だが天桐は、その質問内容を理解した上で少し顔色を変えた。
「こんなこと言うのも何ですが、錦さん。からかわないで下さいよ」
天桐は少し作り笑いをして錦が冗談を言ったと受け取ったと伝える。
「冗談ではないよ、天桐君」
錦はそう平然と答え、コーヒーを飲んだ。
天桐は、錦が冗談ではないと言ったことで余計に気分が変わり口が少しきつくなった。
「言っていることがよく分からないんですが、戦車道は女性がするものですよ。俺は、見ての通り男です。」
「確かに、君の言う通り戦車道は女性がやる伝統のものだ」
そう言うと、残ったコーヒーを全て飲み干し、手を上げて顔を店員に向けて呼んだ。
「はい」
「すいません、コーヒーのおかわりを」
「はい、ただ今お持ちします」
店員が行くと錦は、顔の向きを天桐に戻し、
「だが、仮に男性でも戦車道を、戦車で試合を出来るとしたらどう思う?」
「どう思うって・・・言われても」
またそんなことを突然聞かれたせいか、少しだけ答えるのを悩んだ。それだけでない、今の自分の本心は、どうなのだろうかと、自分自身分かっていないのもある。戦車道に興味が出た。だが、女性しか戦車道をしない。だから、戦車道は自分に関係のない話。それなのに、戦車道を男性が出来たらどう思うのかを聞かれたことで、少し混乱したのかもしれない。
「お待たせしました」
店員がおかわりのコーヒーをテーブルに置き、帰って行くと天桐は口を開いた。
「それは、凄いことなのかもしれません。女性しかしていなかった戦車道を男性もやることは。ずっと、男が戦車に乗るのは昔在った戦争か自衛隊や軍位しかやらないと思ってましたから」
本音を少しだけ交えてそう答える。
「だろ、私もそう思う」
錦はおかわりのコーヒーを飲みながらそれだけを答える。
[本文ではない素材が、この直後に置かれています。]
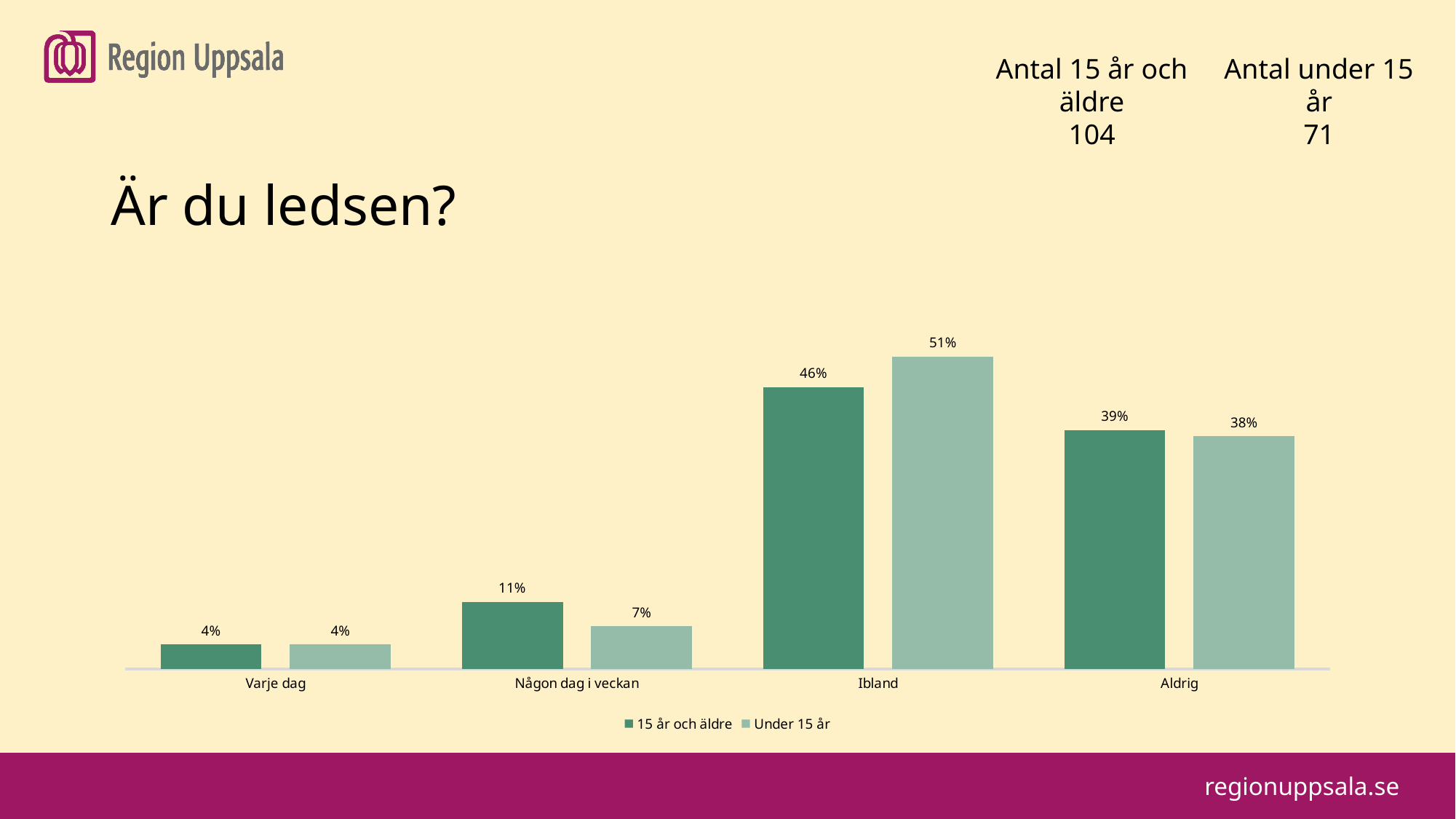
What is the difference between the "Under 15 år" and "15 år och äldre" values in the "Ibland" category? 5% Which category has the highest value for the "Under 15 år" series? Ibland Which category has the lowest value for the "15 år och äldre" series? Varje dag What is the difference between the "15 år och äldre" and "Under 15 år" values in the "Någon dag i veckan" category? 4% In the "Någon dag i veckan" category, which series has the larger value? 15 år och äldre How many series does the legend list? 2 What is the title of the slide above the chart? Är du ledsen? What is the value for "Under 15 år" in the "Aldrig" category? 38% How many categories are shown on the x axis? 4 What kind of chart is shown on the slide? Bar chart What is the value for "Under 15 år" in the "Någon dag i veckan" category? 7% What is the value for "15 år och äldre" in the "Ibland" category? 46%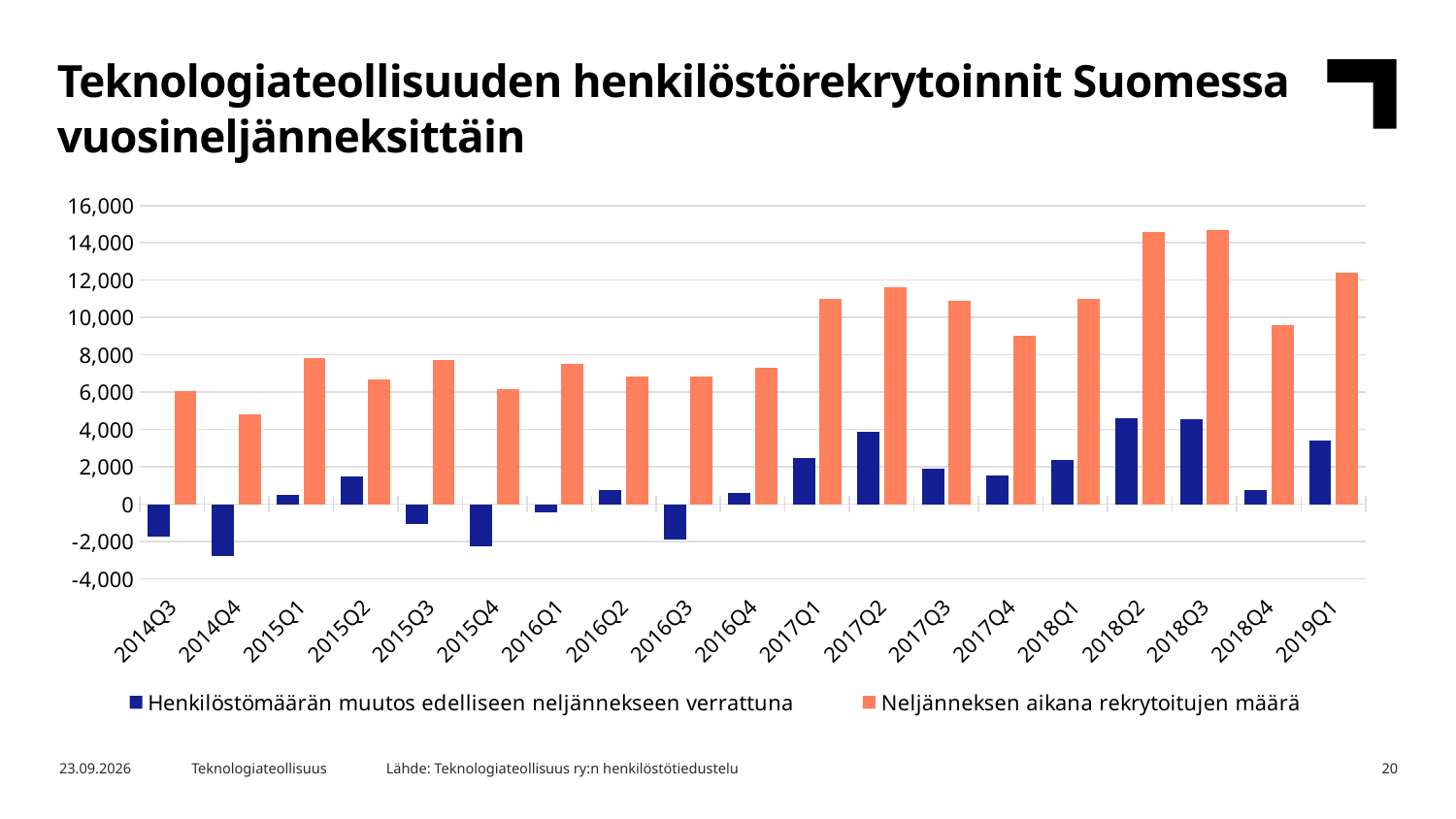
Which is larger for 'Neljänneksen aikana rekrytoitujen määrä': 2016Q4 or 2017Q1? 2017Q1 What kind of chart is shown on the slide? Bar chart How many quarters are shown on the x axis? 19 How many series does the legend list? 2 What colour are the bars for 'Neljänneksen aikana rekrytoitujen määrä'? Orange Overall, do the values for 'Neljänneksen aikana rekrytoitujen määrä' rise or fall from 2014Q3 to 2019Q1? rise Which quarter has the lowest value for 'Neljänneksen aikana rekrytoitujen määrä'? 2014Q4 Is the value for 'Henkilöstömäärän muutos edelliseen neljännekseen verrattuna' in 2017Q2 greater or less than 2,000? greater Is the value for 'Neljänneksen aikana rekrytoitujen määrä' in 2017Q2 greater or less than 10,000? greater Is the value for 'Neljänneksen aikana rekrytoitujen määrä' in 2017Q4 greater or less than 10,000? less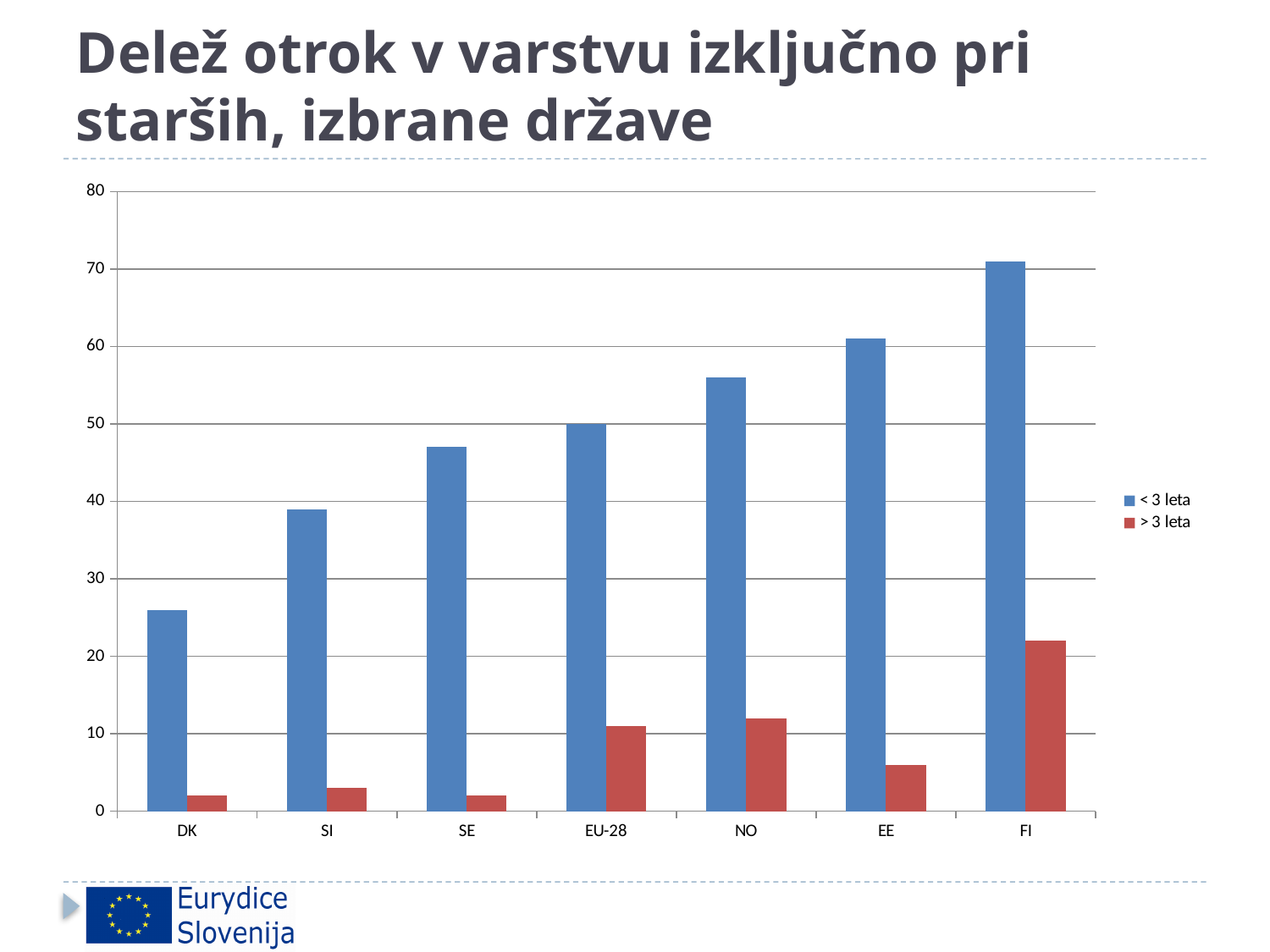
Is the '< 3 leta' value for DK greater or less than 30? less Which category has the highest value for the '> 3 leta' series? FI Is the '> 3 leta' value for FI greater or less than 20? greater Which category has the highest value for the '< 3 leta' series? FI Which is larger: the '< 3 leta' value for SI or for SE? SE Which category has the lowest value for the '< 3 leta' series? DK Do the '< 3 leta' values rise or fall from DK to FI along the x axis? rise What are the two legend entries of the chart? < 3 leta and > 3 leta How many series does the legend list? 2 What kind of chart is shown on the slide? bar chart How many countries/categories are shown on the x axis? 7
だが、先ほどの質問がよく理解出来てないのに変わりがない天桐は錦に問う。
「それで、さっきの質問はどういう意味ですか?」
天桐には、少しは察しが出来ていた。だが、それはにわかに信じ難かったため、それを確認したかった。
錦は少し笑みを浮かべ
「実は今、戦車道関係で面白い計画があってね」
「面白い計画?」
「余り公にはまだ出来ないのだが、その計画では男性を募集している。